═══ Extrait du texte ═══

C'est un monitoire de l'évêque
d'Amiens qui a encouragé et déclenché
la dénonciation fatale. Victor Hugo raconte et s'indigne, au cours d'un hommage qu'il rend à Voltaire cent ans après sa mort.
«En 1765, à Abbeville, le lendemain
d'une nuit d'orage et de grand vent, on ramasse à terre sur le pavé d'un pont un
vieux crucifix de bois vermoulu qui depuis trois siècles était scellé au parapet. Qui a jeté bas ce crucifix ? Qui a commis ce sacrilège
? On ne sait. Peut-être un passant.
Peut-être le vent. Qui est le coupable ? L'évêque d'Amiens lance un
monitoire. Voici ce que c'est qu'un monitoire
: c'est un ordre à tous les fidèles, sous peine de l'enfer, de dire ce qu'ils savent ou croient savoir de tel ou tel
fait ; injonction meurtrière du fanatisme à l'ignorance. Le monitoire de l'évêque d'Amiens opère ; le grossissement
des commérages prend les proportions de la dénonciation.
La justice découvre, ou croit découvrir, que dans la nuit où le crucifix
a été jeté à terre, deux hommes, deux
officiers, nommés l'un La Barre, l'autre
d'Etallonde, ont passé sur le pont d'Abbeville, qu'ils étaient ivres, et qu'ils ont chanté une chanson de corps
de garde. Le tribunal, c'est la sénéchaussée d'Abbeville.
Les sénéchaux d'Abbeville valent les capitouls
de Toulouse. Ils ne sont pas moins justes. On décerne deux mandats d'arrêt. D'Etallonde s'échappe, La Barre est pris. On le livre à l'instruction judiciaire. Il nie avoir passé sur le
pont, il avoue avoir chanté la
chanson. La sénéchaussée d'Abbeville le condamne ; il fait appel au parlement de Paris. On l'amène à Paris, la sentence est trouvée bonne et confirmée. On le ramène à Abbeville, enchaîné. J'abrège. L'heure monstrueuse arrive.
On commence par soumettre le
chevalier de La Barre à la question ordinaire et extraordinaire pour lui faire avouer
ses complices ; complices de quoi ? d'être passé sur un pont et d'avoir chanté
une chanson ; on lui brise un genou dans la torture ; son confesseur, en entendant
craquer les os, s'évanouit ; le lendemain, le 5 juin 1766, on traîne La Barre
dans la grande place d'Abbeville ; là flambe un bûcher ardent ; on lit sa sentence
à La Barre, puis on lui coupe le poing, puis on lui arrache la langue avec une
tenaille de fer, puis, par grâce, on lui tranche la tête, et on le jette dans le
bûcher. Ainsi mourut le chevalier de La Barre. Il avait dix-neuf ans. Alors, ô
Voltaire, tu poussas un cri d'horreur, et ce sera ta gloire éternelle ! Alors
tu commenças l'épouvantable procès du passé, tu plaidas contre les tyrans et
les monstres la cause du genre humain, et tu la gagnas. Grand homme, sois à jamais
béni ! »
Victor Hugo, Actes et
Paroles. Depuis l'exil, 1876.

═══ Documents fournis ═══

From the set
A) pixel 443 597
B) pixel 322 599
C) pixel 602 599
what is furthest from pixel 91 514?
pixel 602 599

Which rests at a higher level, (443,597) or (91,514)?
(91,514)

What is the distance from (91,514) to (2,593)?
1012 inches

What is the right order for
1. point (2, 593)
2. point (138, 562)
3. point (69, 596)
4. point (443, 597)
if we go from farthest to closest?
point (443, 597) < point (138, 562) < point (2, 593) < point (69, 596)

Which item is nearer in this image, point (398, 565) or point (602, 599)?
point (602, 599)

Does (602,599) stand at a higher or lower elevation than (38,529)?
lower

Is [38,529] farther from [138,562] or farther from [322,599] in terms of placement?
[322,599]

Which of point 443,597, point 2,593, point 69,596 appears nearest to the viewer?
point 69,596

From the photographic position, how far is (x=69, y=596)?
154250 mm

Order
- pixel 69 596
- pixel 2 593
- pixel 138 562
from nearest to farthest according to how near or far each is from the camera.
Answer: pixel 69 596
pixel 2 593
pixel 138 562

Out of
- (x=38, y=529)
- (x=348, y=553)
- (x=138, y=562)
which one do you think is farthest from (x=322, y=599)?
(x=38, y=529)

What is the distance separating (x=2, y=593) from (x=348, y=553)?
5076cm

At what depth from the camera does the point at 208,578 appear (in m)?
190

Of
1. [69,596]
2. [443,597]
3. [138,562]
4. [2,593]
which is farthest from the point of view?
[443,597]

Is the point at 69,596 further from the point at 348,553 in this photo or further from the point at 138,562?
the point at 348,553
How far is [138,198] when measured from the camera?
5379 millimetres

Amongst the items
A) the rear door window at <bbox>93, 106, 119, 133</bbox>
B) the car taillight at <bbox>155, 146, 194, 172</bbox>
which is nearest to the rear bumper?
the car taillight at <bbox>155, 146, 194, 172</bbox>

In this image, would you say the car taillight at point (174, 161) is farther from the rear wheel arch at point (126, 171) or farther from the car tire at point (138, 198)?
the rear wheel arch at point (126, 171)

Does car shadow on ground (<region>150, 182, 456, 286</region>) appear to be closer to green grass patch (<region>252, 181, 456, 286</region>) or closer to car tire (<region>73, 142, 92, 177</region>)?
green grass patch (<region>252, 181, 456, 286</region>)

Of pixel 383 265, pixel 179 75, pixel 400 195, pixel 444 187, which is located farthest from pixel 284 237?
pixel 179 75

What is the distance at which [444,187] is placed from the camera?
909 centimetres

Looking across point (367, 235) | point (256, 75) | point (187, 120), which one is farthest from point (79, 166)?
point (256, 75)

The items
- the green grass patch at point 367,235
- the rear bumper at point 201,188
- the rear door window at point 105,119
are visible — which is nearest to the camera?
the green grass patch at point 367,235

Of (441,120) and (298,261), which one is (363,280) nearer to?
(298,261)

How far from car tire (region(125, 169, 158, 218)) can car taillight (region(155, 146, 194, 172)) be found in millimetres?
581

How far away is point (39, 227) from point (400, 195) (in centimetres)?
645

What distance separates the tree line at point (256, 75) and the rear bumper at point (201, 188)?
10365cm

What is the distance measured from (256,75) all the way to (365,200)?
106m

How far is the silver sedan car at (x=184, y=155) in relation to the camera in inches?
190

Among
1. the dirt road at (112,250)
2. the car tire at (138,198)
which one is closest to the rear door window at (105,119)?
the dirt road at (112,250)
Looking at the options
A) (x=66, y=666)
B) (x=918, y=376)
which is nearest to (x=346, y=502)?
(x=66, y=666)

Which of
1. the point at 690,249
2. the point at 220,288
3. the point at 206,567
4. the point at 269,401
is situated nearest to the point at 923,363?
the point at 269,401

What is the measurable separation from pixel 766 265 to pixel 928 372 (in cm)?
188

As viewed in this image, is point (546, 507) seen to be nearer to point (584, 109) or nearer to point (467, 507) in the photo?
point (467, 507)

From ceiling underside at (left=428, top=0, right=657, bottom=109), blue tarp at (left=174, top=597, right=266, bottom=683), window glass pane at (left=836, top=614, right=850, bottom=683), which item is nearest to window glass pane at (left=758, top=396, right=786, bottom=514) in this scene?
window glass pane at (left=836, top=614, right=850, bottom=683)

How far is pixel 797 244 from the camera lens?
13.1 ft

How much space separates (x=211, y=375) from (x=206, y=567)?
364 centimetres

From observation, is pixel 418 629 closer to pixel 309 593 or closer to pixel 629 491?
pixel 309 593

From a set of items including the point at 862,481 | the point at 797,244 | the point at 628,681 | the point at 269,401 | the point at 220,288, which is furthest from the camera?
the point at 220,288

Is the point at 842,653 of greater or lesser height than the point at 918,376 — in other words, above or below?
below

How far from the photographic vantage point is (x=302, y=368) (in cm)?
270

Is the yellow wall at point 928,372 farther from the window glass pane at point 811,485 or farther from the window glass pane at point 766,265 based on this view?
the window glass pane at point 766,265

═══

# Consigne:
Pouvez-vous reprendre le texte sur le chevalier de La Barre en commençant par « Peut-être le vent. » et en allant jusqu'à « de la dénonciation. », mais en remplaçant « l'enfer » par « la damnation » ?

# Réponse:
Peut-être le vent. Qui est le coupable ? L'évêque d'Amiens lance un
monitoire. Voici ce que c'est qu'un monitoire
: c'est un ordre à tous les fidèles, sous peine de la damnation, de dire ce qu'ils savent ou croient savoir de tel ou tel
fait ; injonction meurtrière du fanatisme à l'ignorance. Le monitoire de l'évêque d'Amiens opère ; le grossissement
des commérages prend les proportions de la dénonciation.